Strong Leadership Needed

To prevent immediate and long-term injurious impact on our clandestine capabilities, we should continue to deny in full documents which cannot otherwise be sanitized in such a manner as to protect our equities. In most cases, satisfactory sanitization will at a minimum, entail deletion of specific reference to CIA, as well as references and/or inferences which identify sources and methods, liaison relationships, and so forth.

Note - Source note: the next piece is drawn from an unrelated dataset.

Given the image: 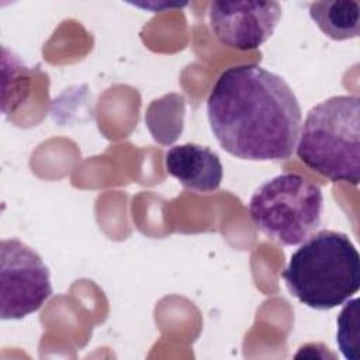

More than theory or lip service will be required to make this work. Unfortunately, the DO, despite being the Directorate most affected, has not become fully engaged at the senior management level. This may be partially explained in terms of what is commonly referred to as the "DO culture." Here, that phrase is used to refer to a cultural disdain for other than clandestine operations. Such an admirable focus may be too narrow to meet successfully the challenge of the era of openness. Only those who have had sufficient experience to understand and appreciate the nuances can truly judge the impact of lapses in the protection of the basic tenets of the craft. It is therefore incumbent on the DO leadership to recognize the seriousness of the current assault on its core values and to devote the same measure of dedication and imagination to protecting those values as it does to traditional operations. We can and should embrace openness. Senior Agency management must, however, set the parameters of intelligence information release to safeguard the future effectiveness of the CS.


N. Richard Kinsman served in the Directorate of Operations, and from 1997 to the present has assisted in declassification programs.